Search papers, labs, and topics across Lattice.
The paper introduces Interpretable Prompt Learning (IPL), a hybrid framework for vision-language models that combines discrete semantic token selection with continuous prompt optimization to improve interpretability and accuracy. IPL formulates token selection as a submodular optimization problem to encourage human-understandable and semantically diverse tokens. By alternating between discrete token selection and continuous prompt tuning, IPL achieves improved interpretability without sacrificing downstream task performance.
Make your prompts 5x more interpretable without hurting accuracy: IPL combines discrete token selection with continuous optimization, and it's plug-and-play with existing methods.

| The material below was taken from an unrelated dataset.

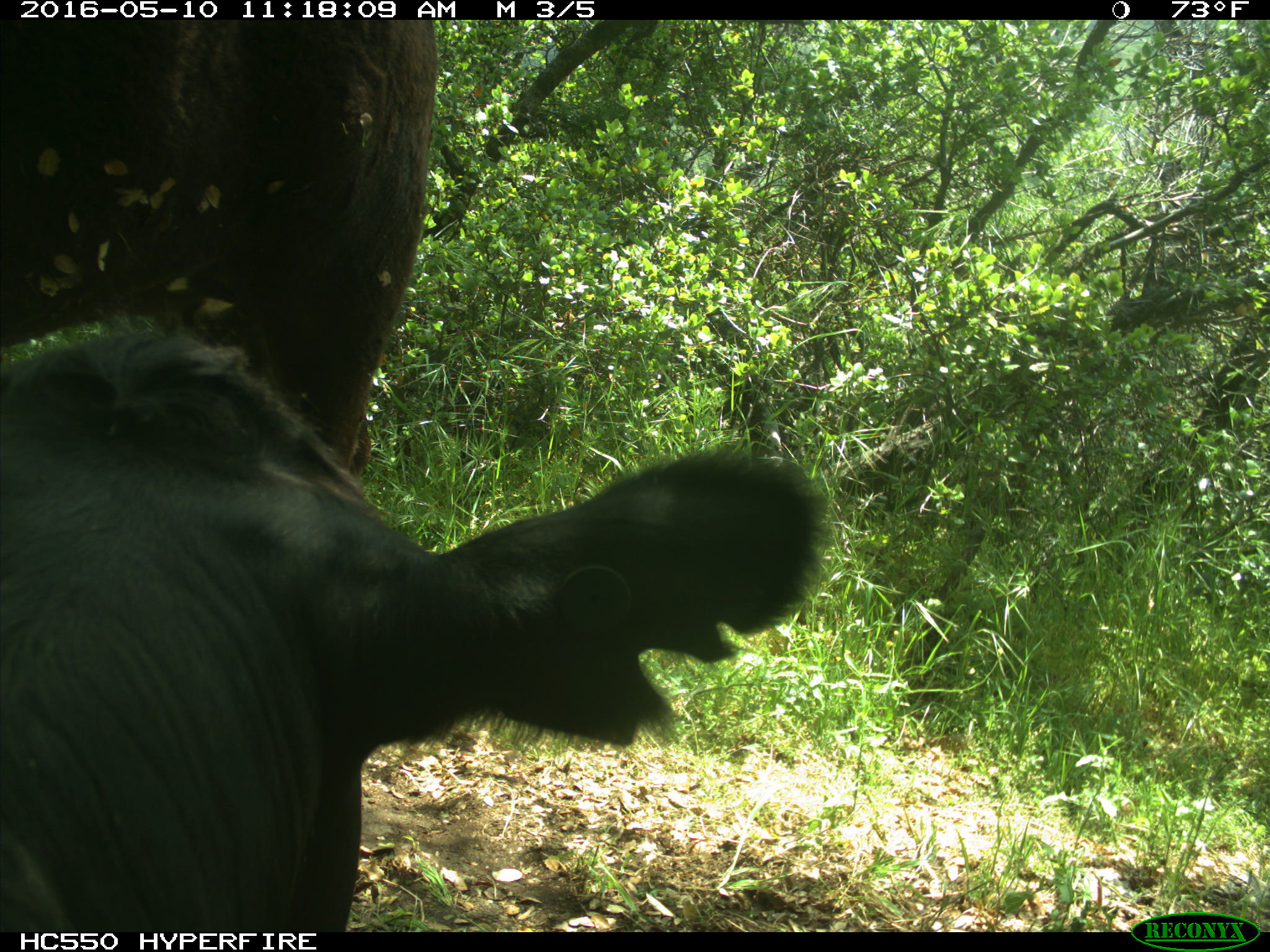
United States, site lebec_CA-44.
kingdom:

Vision-language models such as CLIP achieve strong visual-textual alignment, but often suffer from overfitting and limited interpretability when adapted through continuous prompt learning. While discrete prompt optimization improves interpretability, it usually depends on large external models, leading to high computational costs and limited scalability. In this paper, we propose Interpretable Prompt Learning (IPL), a hybrid framework that alternates between discrete semantic token selection and continuous prompt optimization. Specifically, IPL formulates semantic token selection as an approximate submodular optimization problem, encouraging tokens that are both human-understandable and semantically diverse. It further adopts an alternating optimization strategy to integrate discrete token selection with continuous prompt tuning, improving interpretability while preserving adaptability to downstream tasks. Our framework is plug-and-play, allowing seamless integration with existing prompt learning methods. Extensive experiments on multiple benchmarks show that IPL consistently improves both interpretability and accuracy across five representative prompt learning methods, providing an effective and scalable extension to existing frameworks.